From the line containing "Of all the traffic" down to the last line of the records below, copy every line exactly. Leave out everything before it.
◆ ◆ ◆ ◆ ◆
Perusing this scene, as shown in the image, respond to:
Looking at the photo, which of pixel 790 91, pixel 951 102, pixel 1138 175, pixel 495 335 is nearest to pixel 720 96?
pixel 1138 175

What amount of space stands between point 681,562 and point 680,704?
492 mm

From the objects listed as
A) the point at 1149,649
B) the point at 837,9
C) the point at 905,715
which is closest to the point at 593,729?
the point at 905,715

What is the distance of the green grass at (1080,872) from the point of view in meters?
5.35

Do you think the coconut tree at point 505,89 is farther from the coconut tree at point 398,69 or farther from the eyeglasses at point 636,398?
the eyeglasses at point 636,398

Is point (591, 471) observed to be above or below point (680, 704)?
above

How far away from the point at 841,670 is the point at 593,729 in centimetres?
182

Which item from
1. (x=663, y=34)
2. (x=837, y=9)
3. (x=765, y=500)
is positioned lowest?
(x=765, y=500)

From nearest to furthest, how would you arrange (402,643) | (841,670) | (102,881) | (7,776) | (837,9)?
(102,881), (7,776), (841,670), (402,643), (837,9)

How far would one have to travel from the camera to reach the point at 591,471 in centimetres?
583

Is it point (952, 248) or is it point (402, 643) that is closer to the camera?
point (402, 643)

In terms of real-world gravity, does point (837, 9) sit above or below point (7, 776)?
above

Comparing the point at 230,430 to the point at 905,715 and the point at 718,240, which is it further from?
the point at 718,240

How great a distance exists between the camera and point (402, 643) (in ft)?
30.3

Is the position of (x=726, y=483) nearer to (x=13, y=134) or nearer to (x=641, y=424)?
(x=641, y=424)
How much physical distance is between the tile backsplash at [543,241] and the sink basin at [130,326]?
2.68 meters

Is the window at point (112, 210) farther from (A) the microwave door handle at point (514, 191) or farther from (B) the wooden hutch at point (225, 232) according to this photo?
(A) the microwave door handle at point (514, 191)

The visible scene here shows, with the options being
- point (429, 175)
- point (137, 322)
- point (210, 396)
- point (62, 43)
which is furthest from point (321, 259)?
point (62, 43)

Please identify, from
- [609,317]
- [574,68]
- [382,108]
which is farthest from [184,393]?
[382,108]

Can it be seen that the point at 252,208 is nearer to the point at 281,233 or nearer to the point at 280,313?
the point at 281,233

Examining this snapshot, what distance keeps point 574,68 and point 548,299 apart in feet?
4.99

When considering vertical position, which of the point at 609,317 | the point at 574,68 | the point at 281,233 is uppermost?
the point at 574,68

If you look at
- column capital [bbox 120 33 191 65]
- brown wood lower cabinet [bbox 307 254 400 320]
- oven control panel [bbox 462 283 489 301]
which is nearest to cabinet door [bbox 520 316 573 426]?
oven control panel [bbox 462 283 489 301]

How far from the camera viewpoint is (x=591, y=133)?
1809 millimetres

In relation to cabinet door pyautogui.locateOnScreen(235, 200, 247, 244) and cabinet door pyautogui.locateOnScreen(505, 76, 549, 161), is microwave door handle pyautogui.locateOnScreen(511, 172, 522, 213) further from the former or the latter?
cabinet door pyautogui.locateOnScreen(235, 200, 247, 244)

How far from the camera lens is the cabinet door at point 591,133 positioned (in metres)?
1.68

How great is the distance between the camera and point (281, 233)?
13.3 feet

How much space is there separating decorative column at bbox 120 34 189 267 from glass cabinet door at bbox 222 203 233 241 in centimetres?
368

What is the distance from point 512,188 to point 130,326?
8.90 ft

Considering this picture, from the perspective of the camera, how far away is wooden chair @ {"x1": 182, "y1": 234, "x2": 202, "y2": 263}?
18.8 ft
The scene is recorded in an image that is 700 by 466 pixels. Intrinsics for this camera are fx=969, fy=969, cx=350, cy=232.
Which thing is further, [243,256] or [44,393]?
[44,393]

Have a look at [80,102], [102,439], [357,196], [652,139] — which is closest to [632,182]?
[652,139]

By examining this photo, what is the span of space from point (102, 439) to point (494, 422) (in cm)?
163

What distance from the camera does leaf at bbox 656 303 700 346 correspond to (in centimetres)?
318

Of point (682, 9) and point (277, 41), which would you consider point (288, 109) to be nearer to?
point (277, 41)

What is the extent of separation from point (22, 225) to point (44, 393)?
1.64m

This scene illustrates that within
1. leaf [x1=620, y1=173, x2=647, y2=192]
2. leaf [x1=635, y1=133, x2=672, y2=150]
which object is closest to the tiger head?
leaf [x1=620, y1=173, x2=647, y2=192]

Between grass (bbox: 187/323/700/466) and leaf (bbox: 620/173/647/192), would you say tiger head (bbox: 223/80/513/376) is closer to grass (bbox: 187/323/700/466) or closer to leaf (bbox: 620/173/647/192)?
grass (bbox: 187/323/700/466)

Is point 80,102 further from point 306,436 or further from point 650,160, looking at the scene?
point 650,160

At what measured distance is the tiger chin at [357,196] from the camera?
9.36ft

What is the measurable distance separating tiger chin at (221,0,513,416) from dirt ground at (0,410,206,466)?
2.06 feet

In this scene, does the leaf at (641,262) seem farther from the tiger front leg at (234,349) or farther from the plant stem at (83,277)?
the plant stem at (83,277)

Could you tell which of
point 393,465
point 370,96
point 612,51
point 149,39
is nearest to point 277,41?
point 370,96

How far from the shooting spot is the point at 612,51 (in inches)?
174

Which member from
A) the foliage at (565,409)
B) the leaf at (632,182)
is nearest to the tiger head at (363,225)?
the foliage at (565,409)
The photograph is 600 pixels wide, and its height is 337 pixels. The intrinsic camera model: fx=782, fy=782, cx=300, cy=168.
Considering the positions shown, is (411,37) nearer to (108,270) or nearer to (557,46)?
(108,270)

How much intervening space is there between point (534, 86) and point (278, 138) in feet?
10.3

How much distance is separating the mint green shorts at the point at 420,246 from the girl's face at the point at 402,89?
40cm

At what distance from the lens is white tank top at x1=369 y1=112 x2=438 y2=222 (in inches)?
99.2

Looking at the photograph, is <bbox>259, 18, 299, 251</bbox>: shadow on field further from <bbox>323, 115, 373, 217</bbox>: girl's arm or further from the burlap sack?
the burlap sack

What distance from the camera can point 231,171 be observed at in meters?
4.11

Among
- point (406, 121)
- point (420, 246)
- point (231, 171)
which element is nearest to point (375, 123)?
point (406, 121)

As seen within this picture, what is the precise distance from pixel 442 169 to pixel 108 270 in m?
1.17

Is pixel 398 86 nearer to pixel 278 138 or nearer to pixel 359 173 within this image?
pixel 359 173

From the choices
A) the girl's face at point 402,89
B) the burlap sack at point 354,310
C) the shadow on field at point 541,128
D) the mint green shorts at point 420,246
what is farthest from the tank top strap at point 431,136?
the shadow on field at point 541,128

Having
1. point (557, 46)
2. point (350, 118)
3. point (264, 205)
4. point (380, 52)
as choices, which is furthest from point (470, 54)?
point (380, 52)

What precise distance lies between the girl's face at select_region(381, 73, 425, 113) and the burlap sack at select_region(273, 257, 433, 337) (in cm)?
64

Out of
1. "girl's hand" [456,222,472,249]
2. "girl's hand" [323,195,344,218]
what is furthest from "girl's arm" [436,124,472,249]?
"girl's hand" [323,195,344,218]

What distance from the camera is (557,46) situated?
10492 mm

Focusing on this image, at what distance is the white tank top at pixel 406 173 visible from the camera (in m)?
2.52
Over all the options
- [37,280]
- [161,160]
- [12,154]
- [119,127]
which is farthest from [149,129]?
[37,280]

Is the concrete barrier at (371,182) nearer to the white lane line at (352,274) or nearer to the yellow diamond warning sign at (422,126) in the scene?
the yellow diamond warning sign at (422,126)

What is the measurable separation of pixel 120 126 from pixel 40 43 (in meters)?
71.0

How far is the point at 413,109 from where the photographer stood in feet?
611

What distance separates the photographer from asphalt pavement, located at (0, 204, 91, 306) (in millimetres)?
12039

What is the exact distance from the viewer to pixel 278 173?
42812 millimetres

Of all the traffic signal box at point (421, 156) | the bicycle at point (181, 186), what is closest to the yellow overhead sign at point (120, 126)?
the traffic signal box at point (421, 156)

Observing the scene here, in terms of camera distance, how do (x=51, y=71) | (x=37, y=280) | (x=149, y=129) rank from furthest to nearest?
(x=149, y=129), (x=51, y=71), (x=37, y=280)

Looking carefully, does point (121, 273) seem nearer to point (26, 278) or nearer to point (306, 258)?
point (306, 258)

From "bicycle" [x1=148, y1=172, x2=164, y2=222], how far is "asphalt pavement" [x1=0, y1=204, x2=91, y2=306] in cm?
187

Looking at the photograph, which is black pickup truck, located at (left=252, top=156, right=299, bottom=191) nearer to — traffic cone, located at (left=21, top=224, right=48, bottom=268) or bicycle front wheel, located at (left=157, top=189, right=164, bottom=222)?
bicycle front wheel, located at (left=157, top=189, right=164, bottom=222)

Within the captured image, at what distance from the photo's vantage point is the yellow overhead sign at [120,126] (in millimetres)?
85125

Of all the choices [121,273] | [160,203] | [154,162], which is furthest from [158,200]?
◆ ◆ ◆ ◆ ◆
The answer ▸
Of all the traffic signal box at point (421, 156) | the bicycle at point (181, 186), what is closest to the yellow overhead sign at point (120, 126)?
the traffic signal box at point (421, 156)

Observing the scene here, in terms of camera distance, how do (x=51, y=71) | (x=37, y=280) | (x=149, y=129) rank from furthest to nearest?
(x=149, y=129), (x=51, y=71), (x=37, y=280)

Looking carefully, does point (121, 273) seem nearer to point (26, 278) or nearer to point (306, 258)?
point (306, 258)

From "bicycle" [x1=148, y1=172, x2=164, y2=222], how far is "asphalt pavement" [x1=0, y1=204, x2=91, y2=306] in cm?
187

Looking at the photograph, which is black pickup truck, located at (left=252, top=156, right=299, bottom=191) nearer to — traffic cone, located at (left=21, top=224, right=48, bottom=268) or bicycle front wheel, located at (left=157, top=189, right=164, bottom=222)?
bicycle front wheel, located at (left=157, top=189, right=164, bottom=222)

Within the captured image, at what distance from the photo's vantage point is the yellow overhead sign at [120,126] (in millimetres)?
85125

Of all the choices [121,273] | [160,203] | [154,162], which is furthest from [158,200]?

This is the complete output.